AtoM Heratio — IIIF AI Extraction

Feature Overview

Component: IiifAiService (ahgAIPlugin) Version: 2.8.2 Category: AI & Automation / Digital Preservation Publisher: The Archive and Heritage Group (Pty) Ltd


Summary

The IIIF AI Extraction module bridges the IIIF Viewer plugin (ahgIiifPlugin) with the AI Services plugin (ahgAIPlugin), enabling automated metadata extraction from digitized archival images.
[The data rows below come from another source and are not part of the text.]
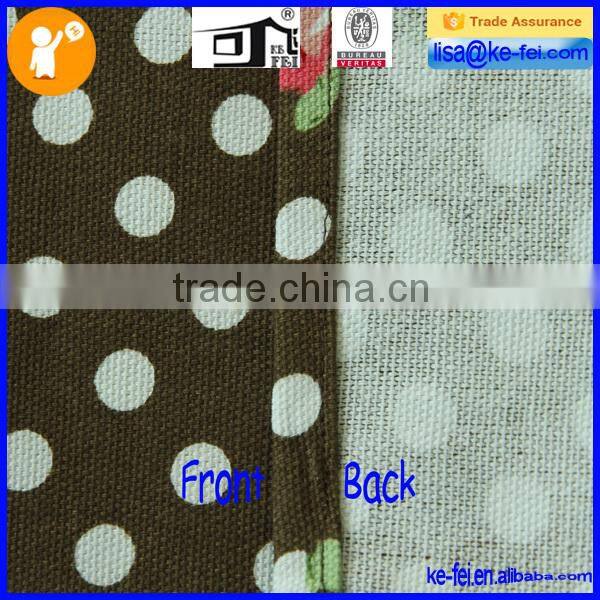 2015 HOE SALE FLORAL APRON , ROSE APRON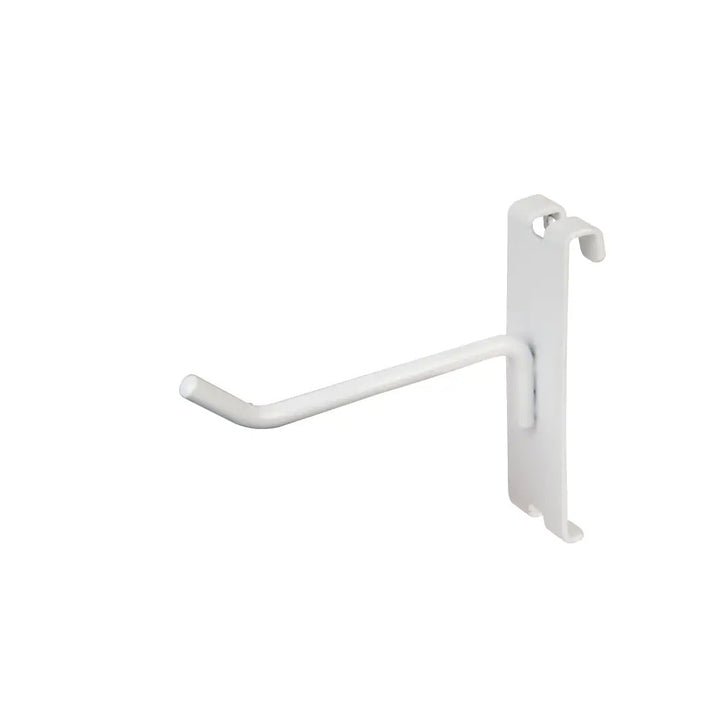 Grid Panel Hook - White - Box of 96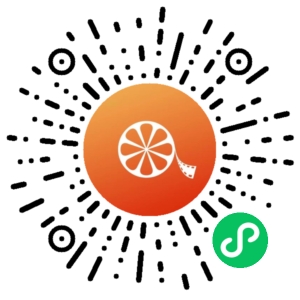 微信小程序二维码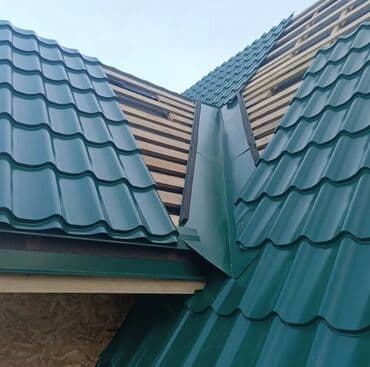 установка крыш: Кровля крыши | Гидроизоляция, Демонтаж, Ремонт Больше 6 лет опыта — 3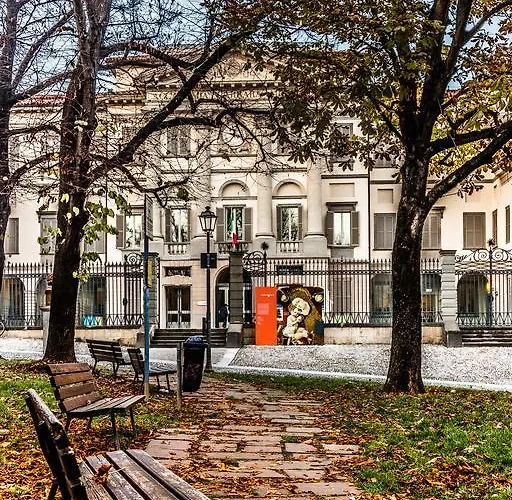 Belle Arti Πανσιόν 3*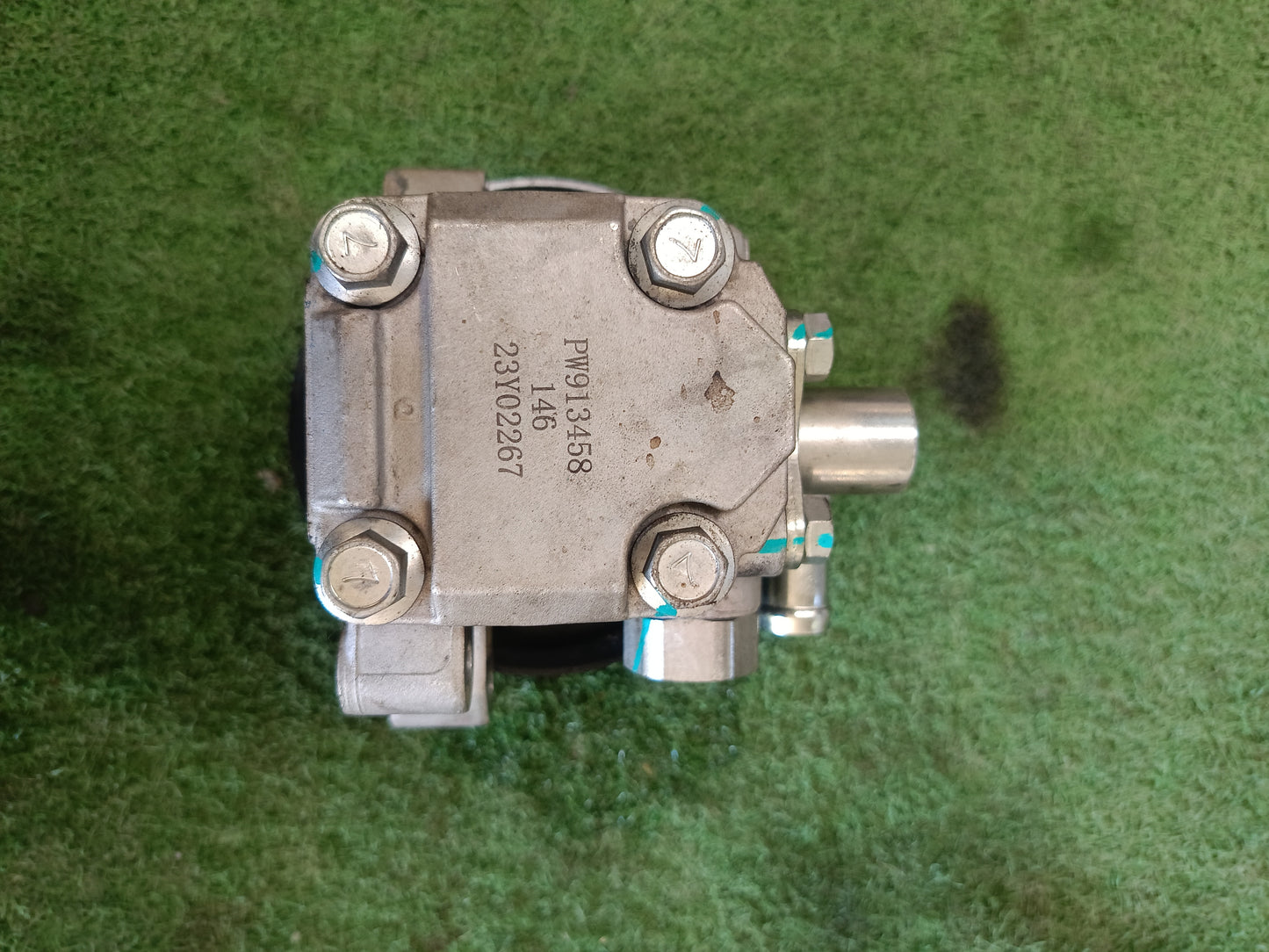 PROTON NEW SAGA VVT/GEN 2 PERSONA/ IRIZ STEERING PUMP (PW913458)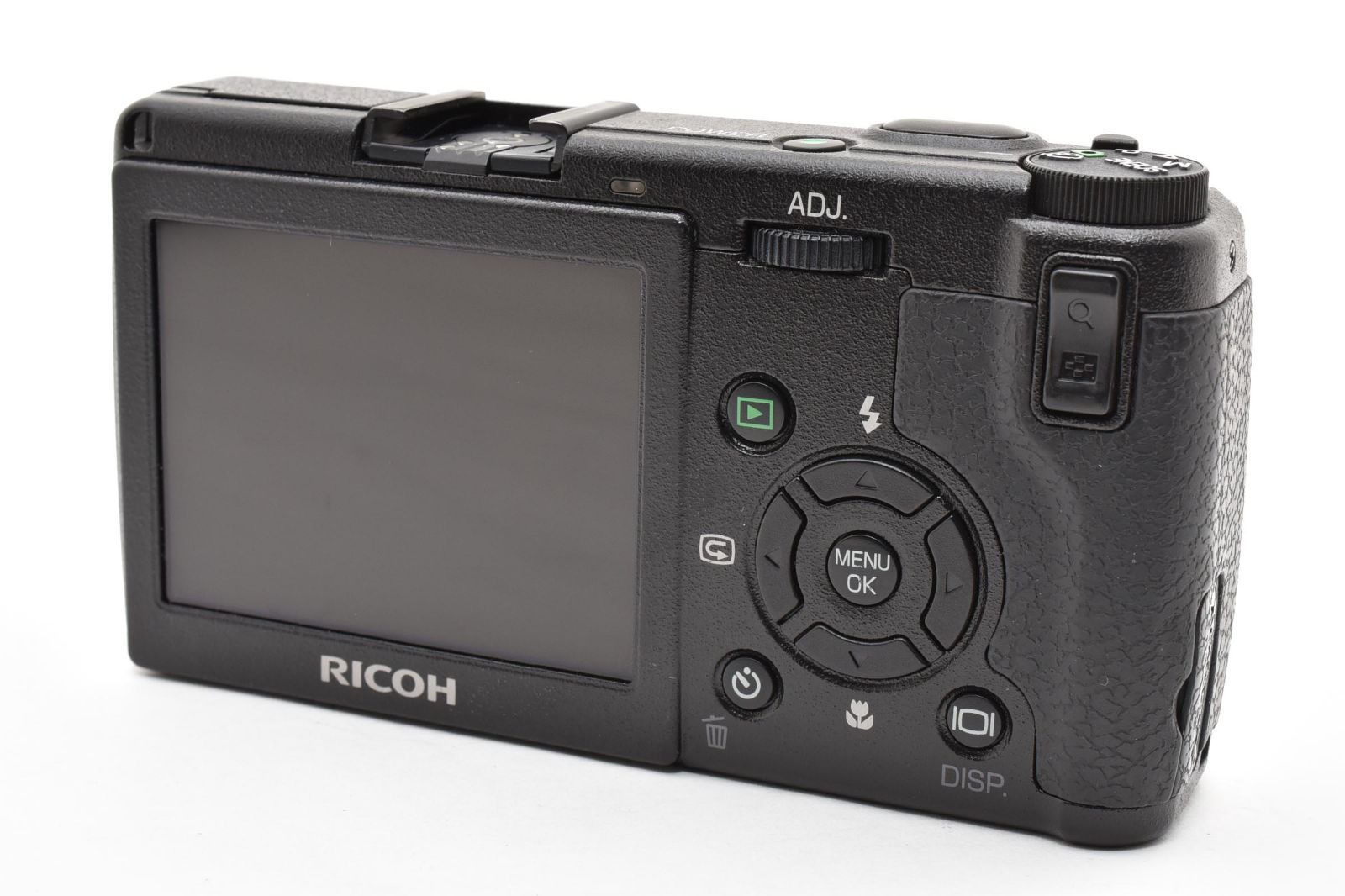 ☆極美品☆リコー RICOHGR DIGITAL シャッター数900回#2022 - メルカリ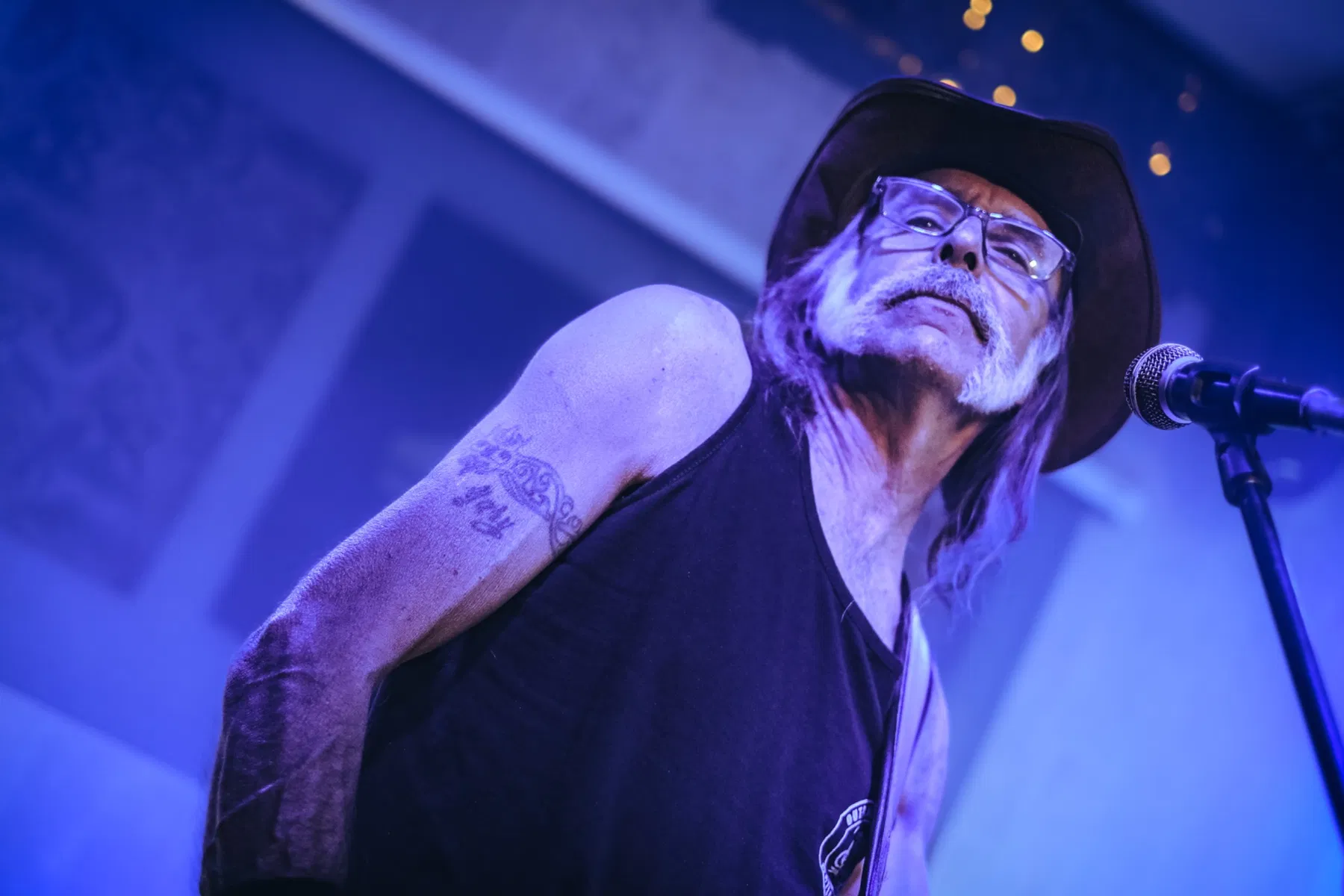 Live music and event photography by Sofie Redfern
It provides a unified pipeline that orchestrates OCR, Named Entity Recognition (NER), translation, summarization, and face detection against IIIF-served images via an external AI server.

Key Features

Automated Extraction Pipeline

  • OCR — Extracts text from digitized documents (manuscripts, typed records, printed material) using Tesseract via the external AI server
  • Named Entity Recognition — Identifies persons, organizations, places, and dates from OCR text using spaCy NLP models
  • Translation — Translates extracted text between language pairs using Argos Translate
  • Summarization — Generates concise summaries of extracted text content
  • Face Detection — Detects human faces in photographic material for potential authority record matching

Architecture

  • External AI Server: All AI processing is performed by a dedicated server (http://<host>:5004/ai/v1), keeping AtoM's web server lightweight
  • Bridge Pattern: IiifAiService composes existing services (NerService, IIIF annotation services) rather than duplicating functionality
  • Configurable Pipeline: Each extraction step can be enabled/disabled independently per request
  • Batch Processing: Supports processing all digital objects for an information object in a single call

Data Storage

  • OCR text stored in iiif_ocr_text and iiif_ocr_block tables (existing IIIF infrastructure)
  • NER entities stored in ahg_ner_entity table (existing AI infrastructure)
  • Annotations stored in iiif_annotation and iiif_annotation_body tables (W3C Web Annotation model)
  • Extraction history tracked in ai_iiif_extraction table (new)

Settings Integration

  • AI server URL, API key, and timeout configurable via Admin > AHG Settings > AI Services
  • Settings consolidated into ahg_ai_settings table (single source of truth)
  • Backward-compatible fallback to legacy ahg_ner_settings table during migration period
  • Per-feature toggles for OCR, NER, translation, summarization, and face detection

Extraction Tracking

  • Every extraction operation logged with status, duration, error messages, and result counts
  • Status dashboard shows extraction coverage across the collection
  • Statistics API for reporting on AI processing activity

Database Tables

Table Purpose
ai_iiif_extraction Extraction job log — tracks each pipeline run per digital object
ahg_ai_settings Consolidated AI settings (feature + setting_key + value)
iiif_ocr_text Full OCR text per digital object (existing)
iiif_ocr_block OCR text blocks with coordinates (existing)
ahg_ner_entity Extracted named entities (existing)
iiif_annotation W3C Web Annotations (existing)

Technical Requirements

Requirement Details
AtoM Heratio v2.8.2+ with atom-framework
Plugins Required ahgAIPlugin, ahgIiifPlugin
External AI Server Python server with spaCy, Argos Translate, Tesseract
AI Server Endpoint http://<host>:5004/ai/v1
PHP 8.3+
MySQL 8.0+

Standards Compliance

  • W3C Web Annotation Data Model — NER and face detection results stored as IIIF annotations
  • IIIF Presentation API 3.0 — Compatible with IIIF manifests and canvases
  • OAIS — Extracted metadata enriches Archival Information Packages (AIPs)

Use Cases

  1. Bulk OCR of digitized collections — Process thousands of scanned documents to make them full-text searchable
  2. Automated entity extraction — Identify people, places, and organizations mentioned in archival documents
  3. Multi-language collections — Translate extracted text for cross-language discovery
  4. Photographic archives — Detect faces in historical photographs for authority record linking
  5. Collection summarization — Generate concise descriptions of lengthy archival documents

AtoM Heratio is developed by The Archive and Heritage Group (Pty) Ltd for GLAM and DAM institutions worldwide.